Requiring the hearing panel to defer to the commissioner’s report would limit its authority, granted by statute and rule, to render decisions “relative to rates.” The commissioner’s report indicating an intent to provide an increase over the 2005 paid rate, as opposed to the 2005 calculated rate, is a decision “relative to rates.” The hearing panel could choose whether or not, within the limit of its authority, to defer to DHHS’ determination based upon its review of the relevant law and facts. Because the hearing panel did not err in its interpretation of the Trailer Bill, and properly found that DCYF could pay the newly established rate without *584exceeding its appropriation, we conclude that the hearing panel did not err in not deferring to DHHS. For the above reasons, we conclude that the rate established by the hearing panel was proper and within its authority.

DCYF next contends that the hearing panel’s decision violated the doctrine of separation of powers. DCYF contends that the hearing panel’s order required payment in excess of available funds, and thereby usurped the legislature’s authority to appropriate those funds. We need not decide this issue. In Chase Home, we determined that DHHS hearing panels have authority only to establish the relevant rates and to determine when the rates become effective. Chase Home, 155 N.H. at 534. Their statutory authority does not extend to requiring DCYF to render payment. Id. at 534-35. Because the hearing panel’s authority is limited by statute and does not include the power to order payment, that portion of its decision must be vacated. Because that portion of the hearing panel’s order is vacated, we need not determine whether it violated the doctrine of separation of powers by ordering payment, regardless of whether that payment would exceed appropriations.

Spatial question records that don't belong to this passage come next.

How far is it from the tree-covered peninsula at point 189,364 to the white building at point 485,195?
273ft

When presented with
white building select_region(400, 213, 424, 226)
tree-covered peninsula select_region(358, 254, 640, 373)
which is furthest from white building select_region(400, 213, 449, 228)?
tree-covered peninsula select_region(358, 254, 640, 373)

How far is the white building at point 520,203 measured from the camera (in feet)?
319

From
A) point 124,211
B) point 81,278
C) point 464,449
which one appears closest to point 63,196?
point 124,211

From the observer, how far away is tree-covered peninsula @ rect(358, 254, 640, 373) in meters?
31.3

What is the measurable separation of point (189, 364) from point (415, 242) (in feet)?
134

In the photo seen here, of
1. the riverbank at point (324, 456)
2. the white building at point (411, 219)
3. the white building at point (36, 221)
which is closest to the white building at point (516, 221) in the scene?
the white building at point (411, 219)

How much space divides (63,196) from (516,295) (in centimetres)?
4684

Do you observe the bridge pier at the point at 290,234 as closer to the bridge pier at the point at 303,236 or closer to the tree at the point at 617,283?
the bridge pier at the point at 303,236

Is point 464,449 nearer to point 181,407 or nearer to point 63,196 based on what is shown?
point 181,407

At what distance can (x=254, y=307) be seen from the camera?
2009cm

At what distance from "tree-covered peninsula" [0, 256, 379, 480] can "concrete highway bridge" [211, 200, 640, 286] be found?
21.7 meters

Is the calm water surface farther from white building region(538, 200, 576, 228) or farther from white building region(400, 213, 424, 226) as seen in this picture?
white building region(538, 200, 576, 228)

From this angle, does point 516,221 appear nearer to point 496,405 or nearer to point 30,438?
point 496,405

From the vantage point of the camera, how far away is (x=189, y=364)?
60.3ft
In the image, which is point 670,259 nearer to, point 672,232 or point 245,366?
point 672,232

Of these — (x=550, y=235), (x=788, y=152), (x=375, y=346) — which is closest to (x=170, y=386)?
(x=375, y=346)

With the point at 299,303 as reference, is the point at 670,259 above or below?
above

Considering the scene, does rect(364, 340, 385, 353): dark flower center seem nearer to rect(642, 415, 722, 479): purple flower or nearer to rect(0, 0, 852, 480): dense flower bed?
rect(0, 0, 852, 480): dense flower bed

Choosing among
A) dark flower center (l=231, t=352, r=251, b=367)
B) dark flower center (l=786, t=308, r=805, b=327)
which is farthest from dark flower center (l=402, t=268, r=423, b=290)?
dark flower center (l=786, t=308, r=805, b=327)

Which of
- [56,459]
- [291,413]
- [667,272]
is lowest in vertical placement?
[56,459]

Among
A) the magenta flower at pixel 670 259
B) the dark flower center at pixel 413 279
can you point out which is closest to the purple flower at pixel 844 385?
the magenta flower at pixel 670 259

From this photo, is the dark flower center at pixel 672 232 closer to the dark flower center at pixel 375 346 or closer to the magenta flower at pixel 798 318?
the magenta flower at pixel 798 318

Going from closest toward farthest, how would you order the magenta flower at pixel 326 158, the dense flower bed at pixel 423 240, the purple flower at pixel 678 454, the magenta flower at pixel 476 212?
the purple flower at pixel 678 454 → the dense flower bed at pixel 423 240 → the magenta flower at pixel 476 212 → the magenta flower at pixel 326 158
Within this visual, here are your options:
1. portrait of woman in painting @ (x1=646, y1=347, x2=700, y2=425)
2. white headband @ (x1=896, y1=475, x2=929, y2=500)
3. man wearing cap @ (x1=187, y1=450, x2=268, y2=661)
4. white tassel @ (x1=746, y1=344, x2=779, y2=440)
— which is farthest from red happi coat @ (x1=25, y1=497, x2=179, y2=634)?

DCYF’s final argument is that the hearing panel lacked the authority to adjudicate the sufficiency of appropriated funds. DCYF argues that the commissioner of DHHS has authority to administer the budgets of DHHS and DCYF, as is necessary for their efficient management, within the limits of the appropriation set by the legislature. According to DCYF, by reviewing the sufficiency of available funding, the hearing panel, “in effect, transformed itself into an auditor of the Department’s budget----” As noted above, however, the hearing panel had the authority to review decisions relative to rates. Because DCYF’s justification for the rates it set was the limitation placed upon its budget by the legislature, the hearing panel appropriately reviewed the budget and the allocations made thereunder to determine whether those rates were properly set. Thus, we conclude that the hearing panel did not act outside its jurisdiction in determining whether DCYF had sufficient funding.

As we said in Chase Home, we need not decide what further remedies, if any, are available to the respondents, such as whether they can obtain relief in a civil action in superior court. Chase Home, 155 N.H. at 535. We conclude, in the exercise of our limited review on certiorari, that the hearing panel’s decisions to establish the rate at the 2005 calculated rate plus five percent, and to set the effective date of the rate at July 1, 2005, *585were proper and are affirmed, but that its order requiring DCYF to render payment was beyond the scope of its authority and is vacated.

Affirmed in part; vacated in part.

Broderick, C.J., and Dalianis, Duggan and Hicks, JJ., concurred.